If a game requires the L2 or R2 be pressed for any extended period of time, either remap the control if possible or just play with the touchscreen, because ow. I'm looking at you, Sonic All-Stars Racing Transformed.

Fiddling With Bluetooth — Is the controller connected? Is it paired? These aren't questions users of the Power A or Logitech shell controllers have to worry about. Those controllers plug directly into their device's lightning port and once connected, they just work. It's not particularly hard to pair the Stratus, but sometimes it's hard to tell if it's connected. A lot of that is these early days of iOS controller support — many developers are still leaving menus purely touch navigable, so you don't know if the controller is working until the race starts. Either way, it's an additional step users of the shell controllers don't have to worry about.


It's So Tiny — Tiny is wonderful if you're gaming on the go, but when I am sitting at home with my iPad or iPhone hooked up to my TV via HDMI, what's the point?

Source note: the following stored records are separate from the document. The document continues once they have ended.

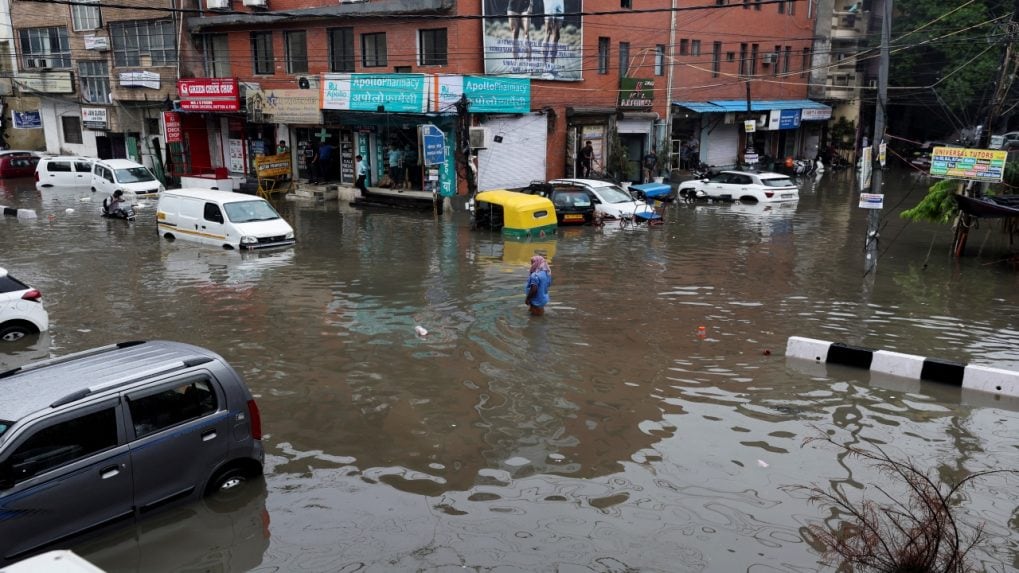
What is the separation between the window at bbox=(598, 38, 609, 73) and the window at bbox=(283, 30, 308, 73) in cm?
1255

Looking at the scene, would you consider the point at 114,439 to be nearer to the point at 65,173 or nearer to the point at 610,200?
the point at 610,200

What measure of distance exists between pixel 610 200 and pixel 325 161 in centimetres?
1359

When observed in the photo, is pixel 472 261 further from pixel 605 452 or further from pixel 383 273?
pixel 605 452

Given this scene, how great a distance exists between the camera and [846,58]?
49719 mm

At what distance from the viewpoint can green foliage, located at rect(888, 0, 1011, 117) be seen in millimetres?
43688

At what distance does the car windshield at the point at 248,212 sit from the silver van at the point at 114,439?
13.4m

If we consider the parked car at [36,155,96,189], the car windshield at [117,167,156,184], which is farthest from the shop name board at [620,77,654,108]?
the parked car at [36,155,96,189]

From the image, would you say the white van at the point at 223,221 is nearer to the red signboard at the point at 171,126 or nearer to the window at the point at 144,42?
the red signboard at the point at 171,126

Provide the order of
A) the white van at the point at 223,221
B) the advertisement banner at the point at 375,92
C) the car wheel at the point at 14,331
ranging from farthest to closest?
the advertisement banner at the point at 375,92 → the white van at the point at 223,221 → the car wheel at the point at 14,331

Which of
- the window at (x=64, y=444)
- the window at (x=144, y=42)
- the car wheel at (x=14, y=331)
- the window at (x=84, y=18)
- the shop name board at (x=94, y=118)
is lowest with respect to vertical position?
the car wheel at (x=14, y=331)

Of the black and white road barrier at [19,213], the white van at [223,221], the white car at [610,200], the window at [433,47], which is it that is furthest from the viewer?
the window at [433,47]

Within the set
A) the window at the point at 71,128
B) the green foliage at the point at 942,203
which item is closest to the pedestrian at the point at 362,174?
the green foliage at the point at 942,203

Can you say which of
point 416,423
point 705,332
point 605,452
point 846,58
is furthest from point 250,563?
point 846,58

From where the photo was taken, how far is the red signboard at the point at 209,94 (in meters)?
33.1
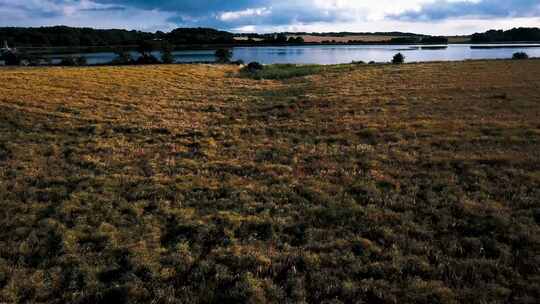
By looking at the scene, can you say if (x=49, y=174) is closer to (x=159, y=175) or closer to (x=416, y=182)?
(x=159, y=175)

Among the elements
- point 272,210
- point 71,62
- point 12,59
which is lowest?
point 272,210

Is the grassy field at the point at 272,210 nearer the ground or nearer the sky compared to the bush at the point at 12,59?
nearer the ground

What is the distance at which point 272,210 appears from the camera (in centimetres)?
1064

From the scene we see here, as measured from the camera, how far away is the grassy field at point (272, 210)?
7.12 metres

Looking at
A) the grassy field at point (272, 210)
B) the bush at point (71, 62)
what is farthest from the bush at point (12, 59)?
the grassy field at point (272, 210)

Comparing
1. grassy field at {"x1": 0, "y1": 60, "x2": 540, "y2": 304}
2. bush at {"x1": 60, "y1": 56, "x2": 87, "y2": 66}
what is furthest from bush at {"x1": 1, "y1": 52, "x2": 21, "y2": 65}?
grassy field at {"x1": 0, "y1": 60, "x2": 540, "y2": 304}

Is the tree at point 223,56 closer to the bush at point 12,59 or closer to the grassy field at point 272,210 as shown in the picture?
the bush at point 12,59

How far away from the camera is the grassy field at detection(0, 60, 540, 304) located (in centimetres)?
712

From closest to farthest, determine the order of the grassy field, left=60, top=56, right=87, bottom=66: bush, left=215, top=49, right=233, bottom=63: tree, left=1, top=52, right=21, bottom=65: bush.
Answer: the grassy field → left=1, top=52, right=21, bottom=65: bush → left=60, top=56, right=87, bottom=66: bush → left=215, top=49, right=233, bottom=63: tree

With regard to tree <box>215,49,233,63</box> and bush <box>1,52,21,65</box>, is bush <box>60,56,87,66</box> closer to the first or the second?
bush <box>1,52,21,65</box>

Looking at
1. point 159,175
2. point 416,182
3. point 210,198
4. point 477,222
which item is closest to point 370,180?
point 416,182

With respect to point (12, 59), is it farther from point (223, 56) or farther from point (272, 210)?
point (272, 210)

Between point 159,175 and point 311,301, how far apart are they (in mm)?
8951

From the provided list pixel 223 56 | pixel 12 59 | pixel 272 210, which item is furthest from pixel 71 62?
pixel 272 210
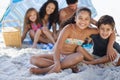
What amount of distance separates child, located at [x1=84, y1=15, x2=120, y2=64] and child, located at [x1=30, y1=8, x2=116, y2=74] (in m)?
0.06

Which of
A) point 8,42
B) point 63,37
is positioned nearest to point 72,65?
point 63,37

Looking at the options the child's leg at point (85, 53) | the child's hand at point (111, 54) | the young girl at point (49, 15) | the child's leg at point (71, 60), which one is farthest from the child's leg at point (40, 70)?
the young girl at point (49, 15)

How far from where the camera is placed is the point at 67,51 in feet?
7.27

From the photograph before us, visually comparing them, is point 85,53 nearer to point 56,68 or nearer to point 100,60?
point 100,60

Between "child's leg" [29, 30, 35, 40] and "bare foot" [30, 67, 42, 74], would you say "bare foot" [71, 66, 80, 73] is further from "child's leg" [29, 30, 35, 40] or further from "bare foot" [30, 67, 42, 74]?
"child's leg" [29, 30, 35, 40]

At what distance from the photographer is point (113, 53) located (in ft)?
7.39

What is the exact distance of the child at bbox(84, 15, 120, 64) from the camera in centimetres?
224

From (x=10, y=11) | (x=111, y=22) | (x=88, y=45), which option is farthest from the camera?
(x=10, y=11)

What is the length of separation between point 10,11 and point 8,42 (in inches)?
29.5

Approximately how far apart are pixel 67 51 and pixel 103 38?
0.32 metres

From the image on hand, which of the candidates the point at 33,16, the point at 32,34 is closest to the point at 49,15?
the point at 33,16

The SteelSeries Stratus is currently the only wireless Bluetooth controller certified by Apple. It's the only official gamepad solution for the iPad. It's a wonderfully engineered product that gets the job done.


It's also a relatively major investment. Like MOGA and Logitech's controller offerings, this tiny bundle of crafted plastic runs $99. I'm guessing that's a price point dictated by Apple, because I can't imagine a product manager looked at this thing and went "Oh yeah, that's a hundred dollar item right there."

But let's not quibble over coinage. The real issue here is the size. Take a look at this promotional video for the Stratus.

Those are two hardcore gamers right there. They've got SteelSeries headsets on. They're sitting in a darkened room with their iPad on a stand. In their hands, a controller that, from a distance, looks like a Happy Meal Toy, or the tins GameStop sells during the holidays to hold gift cards used to purchase full size controllers.